PROFAM in Mexico has studied the delivery of spermicides through soft capsules that dissolve in the vagina. The University of Kentucky in the United States is exploring the use of slow-releasing pellets for spermicides and microbicides, and Biotek, a U.S. company, is working on a spermicide that turns into a gel when it comes in contact with vaginal secretions. A vaginal ring, which would release spermicide for up to 30 days, also is under study.

-- Barbara Barnett


Footnotes

  1. Kreiss J, Ngugi E, Holmes K, et al. Efficacy of nonoxynol-9 contraceptive sponge use in preventing heterosexual acquisition of HIV in Nairobi prostitutes.
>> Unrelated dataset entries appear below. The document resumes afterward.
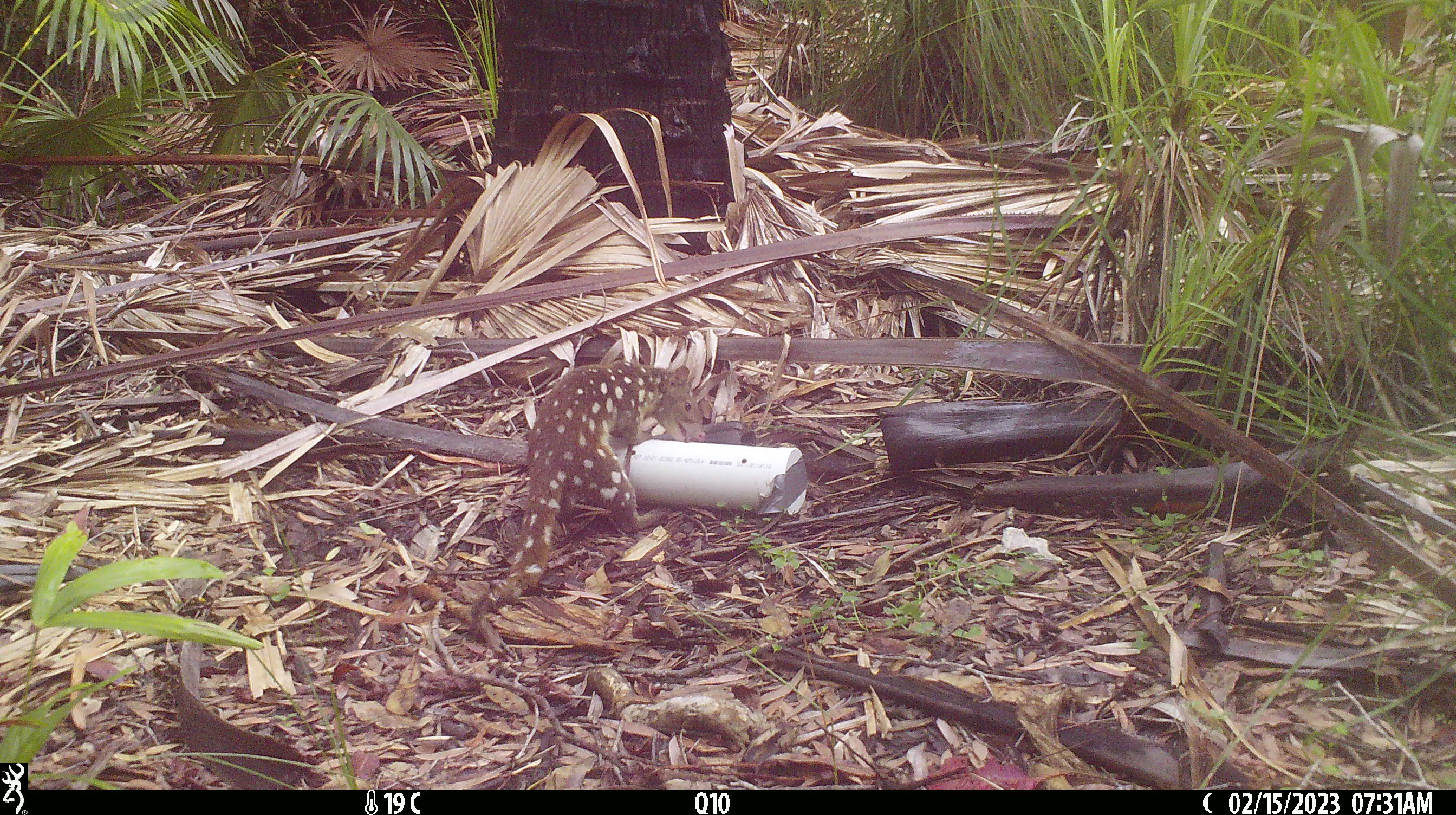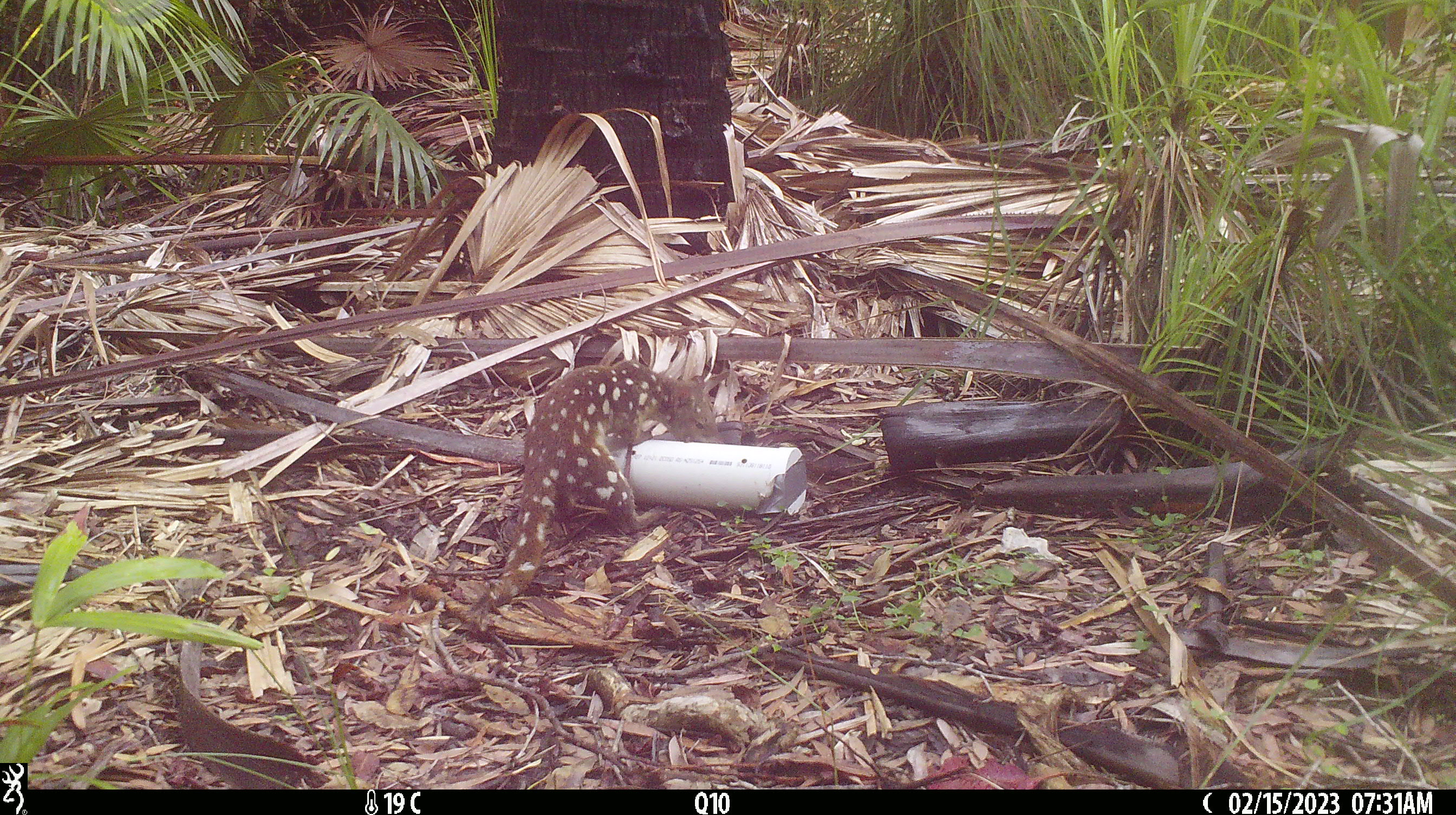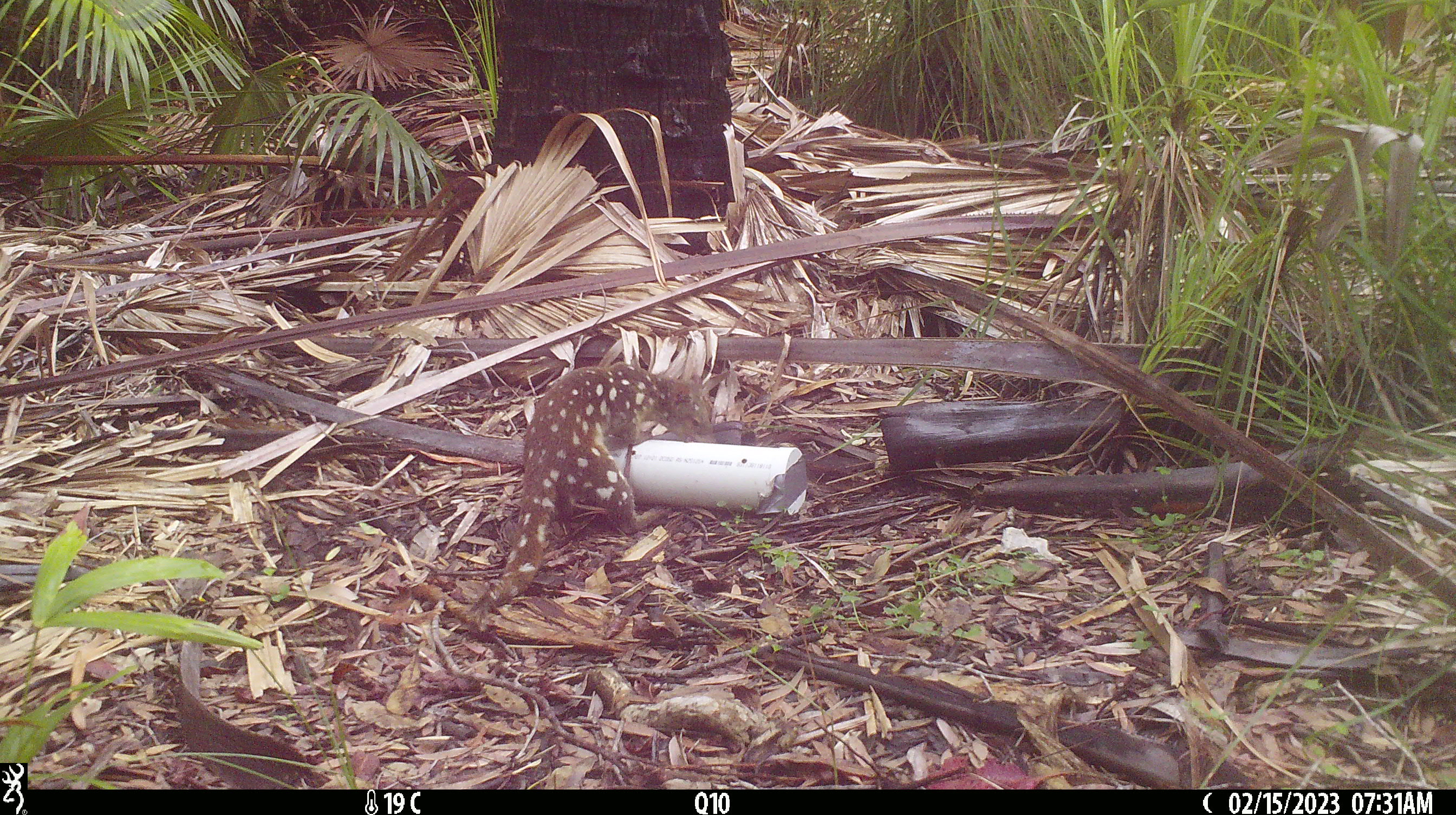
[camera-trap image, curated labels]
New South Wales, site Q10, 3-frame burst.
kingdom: Animalia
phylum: Chordata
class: Mammalia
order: Dasyuromorphia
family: Dasyuridae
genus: Dasyurus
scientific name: Dasyurus maculatus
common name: spotted-tailed quoll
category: quoll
JAMA 1992; 268: 477-82. Zekeng L, Feldblum PJ, Oliver RM, et al. Barrier contraceptive use and HIV infection among high-risk women in Cameroon. AIDS 1993; 7:725-31.
  2. Feldblum PJ, Weir SS. The protective effect of nonoxynol-9 against HIV infection [letter]. AJPH 1994; 84(6):1032-34.
  3. Hira SK, Feldblum PJ, Kamanga J, et al. Condom and nonoxynol-9 use and the incidence of HIV infection in serodiscordant couples in Zambia. In press.
  4. Niruthisard S, Roddy RE, Chutivongse S. The effects of frequent nonoxynol-9 use on the vaginal and cervical mucosa. Sex Transm Dis 1991; 18: 176-79. Roddy RE, Cordero M, Cordero C, et al. A dosing study of nonoxynol-9 and genital irritation. Int J STD AIDS 1993; 4:165-70.
  5. Goeman J, Ndoye I, Sakhom M, et al. Frequent use of menfegol spermicide vaginal foaming tablets associated with high incidence of genital lesions. J Infect Dis 1995; 171:1611-4.
  6. Steiner M, Spruyt A, Joanis C, et al. Acceptability of spermicidal film and foaming tablets among women in three countries. Int Fam Plann Perspect 1995; 21(3):104-07.
  7. Hira SK, Spruyt AB, Feldblum PJ, et al. Spermicide acceptability among patients at a sexually transmitted disease clinic in Zambia. Am J Public Health 1995; 85(8): 1098-1103.
  8. Loudon NB, Barden ME, Hepburn WB, et al. A comparative study of the effectiveness and acceptability of the diaphragm used with spermicide in the form of C-film or a cream or jelly. Br J Fam Plann 1991; 17(2): 41-44.